==== Text section

Friday, June 19, 2015

Poinciana


Enjoy one of my favorite standards, Ahmad Jamal's "Poinciana." Vernel Fournier, the excellent drummer, shows how important rhythm is for any trio, and lays down the rhythm in a Latinish style drawing on his Louisiana roots. Anyone who appreciates jazz trios understands the importance of this recording. 

I Am a Japanese Writer

"Born in the Caribbean, I automatically became a Caribbean writer. The bookstore, the library, and the university rushed to pin that title on me. Being a writer and a Caribbean doesn't necessarily make me a Caribbean writer. Why do people always want to mix things up?"

Employing poetic minimalism and his characteristic style, Dany Laferriere has written a meta-textual narrative exploring nationalism and identity. The narrator, a fictionalized version of the author, has thought of a brilliant title, the name of the book the reader holds, and sells the idea to a publisher. The rest of the short text (English translation by David Hormel is only 182 pages) consists of loosely connected reflections, interactions, and seemingly 'random' moments in which the narrator becomes a sensation in Japan and sparks controversy over representation, authenticity, and authorial voice. 

Although he knows little of Japan (or Asia, for that manner) beyond a few writers (the poet, Basho, helps structure the narrative through numerous references and as part of an argument for writing as a universal experience), the narrator meets with a Japanese pop-star, is filmed for a short special by a Japanese crew, meets old friends (who tie him to his past, although its intriguing that the Haitian past is less clear to the narrator), and enjoys reading Basho's poetry while sitting in the tub. 

Although Laferriere occasionally describes Japan (and the stereotypes of authenticity we bear) in less than flattering terms, it is clear that the author is making a larger point about writing and national identity. Instead of defining a writer by their place of birth, race, or even the country they reside in, the readers should "repatriate" them as one of their own, see the connections between literature around the world that transcend language, culture, race, and geography. Interestingly, this is quite meaningful in how we often impose a Haitian label on the works of the author when, in reality, identity is far more complex and Laferriere is more than a "black" or "Haitian" writer. Some of these points made by the author echo earlier sentiments from previous novels by Laferriere regarding identity politics, but seem even more relevant in the 21st century given how transnational and interconnected the world has become. 

While reading this short novel, I could not help but think of Ishmael Reed's brilliant satire, Japanese  By Spring, which is significantly different in style, theme, and subject. Both novels employ Japanese cultural allusions, history, and politics for satire and social commentary. Reed, of course, focuses on academia and the 'culture wars' of yesterday, while Laferriere is more experimental here and pushes against nationalism and singular identities imposed on writers. Nonetheless, both embrace a multicultural future where everyone incorporates something into their culture from other parts of the world and authenticity becomes an illusion. 

As with previous works, Laferriere's novel contains numerous literary allusions, uses the idea of film and photography, retains a sense of humor, and recalls Haiti. Midori and her circle of Japanese girlfriends also bring to mind the young women of Dining With the Dictator, which illustrates continuity and universality. Indeed, one of the more stirring passages in the text, working against claims of Haitian exceptionalism, alludes to Vodou and agricultural work songs of the Haitian peasantry to demonstrate how people of the earth are the same everywhere. Haitian Vodou and painting even show up regarding Bjork and an art museum in Montreal, and more specifically in the nostalgic adolescent memories of the narrator's friend, Francois. In spite of the numerous times the narrator refers to Haiti, it nonetheless buttresses the author's claims on how identity is fluid, transnational, or even multicultural, just as Ishmael Reed's Japanese-influenced novel suggests.

========
==== Collected data

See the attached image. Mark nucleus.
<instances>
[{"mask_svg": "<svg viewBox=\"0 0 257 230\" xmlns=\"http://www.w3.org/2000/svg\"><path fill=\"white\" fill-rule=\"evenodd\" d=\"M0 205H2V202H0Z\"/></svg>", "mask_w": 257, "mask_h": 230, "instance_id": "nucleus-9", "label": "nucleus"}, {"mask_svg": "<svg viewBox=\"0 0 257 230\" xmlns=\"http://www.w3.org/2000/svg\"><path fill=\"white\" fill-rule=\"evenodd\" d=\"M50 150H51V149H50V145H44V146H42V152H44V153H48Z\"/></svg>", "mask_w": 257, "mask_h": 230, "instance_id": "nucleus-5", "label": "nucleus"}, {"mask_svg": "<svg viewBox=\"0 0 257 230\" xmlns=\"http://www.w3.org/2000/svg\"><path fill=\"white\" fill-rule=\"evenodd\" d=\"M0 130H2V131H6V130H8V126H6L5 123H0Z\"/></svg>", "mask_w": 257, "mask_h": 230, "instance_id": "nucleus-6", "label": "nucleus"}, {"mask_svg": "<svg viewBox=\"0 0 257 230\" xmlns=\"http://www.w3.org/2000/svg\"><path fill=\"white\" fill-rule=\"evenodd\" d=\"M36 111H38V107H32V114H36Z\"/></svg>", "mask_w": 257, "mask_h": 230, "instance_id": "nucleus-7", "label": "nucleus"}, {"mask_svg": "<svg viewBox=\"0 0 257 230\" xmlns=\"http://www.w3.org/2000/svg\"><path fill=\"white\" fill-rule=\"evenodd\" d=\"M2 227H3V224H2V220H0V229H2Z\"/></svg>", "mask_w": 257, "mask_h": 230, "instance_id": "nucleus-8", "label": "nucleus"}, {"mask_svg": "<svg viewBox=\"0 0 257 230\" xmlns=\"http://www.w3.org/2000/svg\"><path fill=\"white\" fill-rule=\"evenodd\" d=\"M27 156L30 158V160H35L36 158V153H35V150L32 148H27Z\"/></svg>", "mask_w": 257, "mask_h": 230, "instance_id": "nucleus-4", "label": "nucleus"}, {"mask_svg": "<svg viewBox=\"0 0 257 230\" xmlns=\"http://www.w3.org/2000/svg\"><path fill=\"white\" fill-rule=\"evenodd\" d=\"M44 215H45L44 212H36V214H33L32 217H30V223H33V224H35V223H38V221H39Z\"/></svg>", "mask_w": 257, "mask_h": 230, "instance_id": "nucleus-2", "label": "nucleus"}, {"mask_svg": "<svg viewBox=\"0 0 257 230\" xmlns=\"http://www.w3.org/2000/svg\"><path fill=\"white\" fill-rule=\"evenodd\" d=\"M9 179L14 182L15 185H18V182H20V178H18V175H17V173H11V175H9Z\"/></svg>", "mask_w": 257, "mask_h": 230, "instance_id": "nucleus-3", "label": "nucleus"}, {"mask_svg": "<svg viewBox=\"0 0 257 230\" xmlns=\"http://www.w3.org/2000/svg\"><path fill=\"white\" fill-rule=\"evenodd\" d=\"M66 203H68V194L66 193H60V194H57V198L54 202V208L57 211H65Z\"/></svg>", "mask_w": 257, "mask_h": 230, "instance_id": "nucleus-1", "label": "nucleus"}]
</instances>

========

Set exercise A:
Print everything in the blog post from "While reading this" down to "becomes an illusion.", word for word.
Set exercise B:
Using the blog post, answer:
(i) Who plays drums on "Poinciana"?
(ii) How many pages long is the English translation of the Laferriere novel?
(iii) Which poet helps structure the novel's narrative?

Final result A:
While reading this short novel, I could not help but think of Ishmael Reed's brilliant satire, Japanese  By Spring, which is significantly different in style, theme, and subject. Both novels employ Japanese cultural allusions, history, and politics for satire and social commentary. Reed, of course, focuses on academia and the 'culture wars' of yesterday, while Laferriere is more experimental here and pushes against nationalism and singular identities imposed on writers. Nonetheless, both embrace a multicultural future where everyone incorporates something into their culture from other parts of the world and authenticity becomes an illusion.

Final result B:
(i) Vernel Fournier
(ii) 182 pages
(iii) Basho